Writing in a recent issue of the Inderscience publication International Journal of Electronic Security and Digital Forensics Mohammed Assora, James Kadirire and Ayoub Shirvani explain how a disposable credit card number would protect consumers from fraud when shopping online.

Today, e-commerce transactions are performed by sending the customer's credit card details over the Internet between a web browser and the e-commerce site. Despite rudimentary security, there are many points at which the process can be compromised by a fraudster.

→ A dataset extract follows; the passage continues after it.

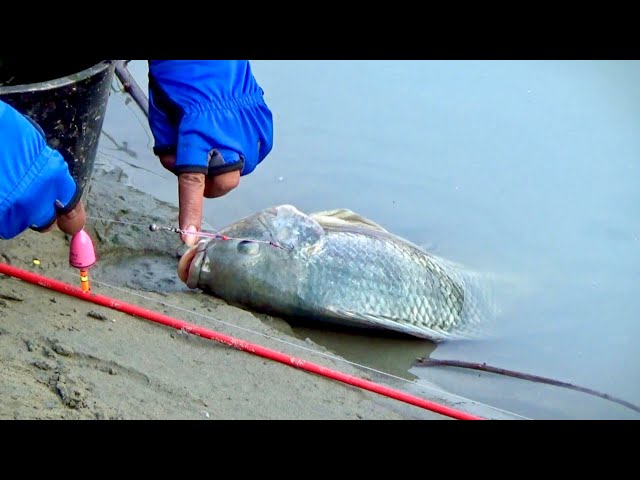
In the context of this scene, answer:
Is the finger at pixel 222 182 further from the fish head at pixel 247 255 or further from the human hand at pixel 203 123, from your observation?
the fish head at pixel 247 255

The most insecure aspect of the whole process, explains Shirvani and colleagues, is the client authentication step because most e-commerce sites usually only require the customer's credit card details to validate the sale. There is no certification on the customer's side of the bargain. This means that anyone who steals your credit card information could use it to buy goods and services online fraudulently.

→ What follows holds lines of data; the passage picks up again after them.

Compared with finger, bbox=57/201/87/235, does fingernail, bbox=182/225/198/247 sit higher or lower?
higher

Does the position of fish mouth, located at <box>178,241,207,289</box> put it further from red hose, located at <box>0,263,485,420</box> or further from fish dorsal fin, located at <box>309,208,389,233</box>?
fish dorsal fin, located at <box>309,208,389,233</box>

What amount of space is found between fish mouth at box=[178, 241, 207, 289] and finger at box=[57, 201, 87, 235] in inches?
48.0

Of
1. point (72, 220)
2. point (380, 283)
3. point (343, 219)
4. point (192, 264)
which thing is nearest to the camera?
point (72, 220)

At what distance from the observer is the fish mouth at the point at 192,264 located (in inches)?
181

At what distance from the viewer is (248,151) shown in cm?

Customer certification is not the only problem, the researchers say. Once you have entered your credit card details into a shopping or other e-commerce site, these are usually stored unencrypted in the merchant’s database, which means they could be retrieved by anyone with access to that database, whether or not that is an unscrupulous employee or someone breaking in to the database from outside.

The researchers point out that more than a decade has passed since computer security experts instigated the Secure Electronic Transaction

(SET) protocol to try to solve this problem by sending the client's credit card details encrypted. However, the system was very complicated and has not been adopted by e-commerce sites.

Instead, Shirvani and colleagues put forward the idea of a disposable credit card number (DCCN) that could overcome the vast majority of security threats. They describe how DCCNs could be generated “off-line” using a pre-shared secret key between the issuer and the customer and used only once to make an electronic purchase.

The concept is related to the credit voucher and gift certificate systems used by some e-commerce sites but the off-line system means no credit card details need pass across the Internet to create the voucher code. The off-line approach would also side-step any potential security and implementation issues that might be associated with online DCCNs such as Private Payment and SecureClick.

In off-line generation of DCCNs, the customer registers his/her credit card with the card issuer and receives an associated secret key. The customer will then use this secret key in conjunction with a simple calculation device such as a smart card, PDA or mobile phone to generate an encrypted code – known as a hash – that is based on the price of the goods he/she intends to purchase and other details pertinent to the e-commerce site.

The resulting hash is adapted to form the DCCN, and then sent over the Internet instead of the actual credit card details. The shopping site validates the DCCN as any normal credit card without ever seeing or having to store their real credit card details. As a result, the client can shop with no need to worry about confidential data being compromised, the researchers conclude.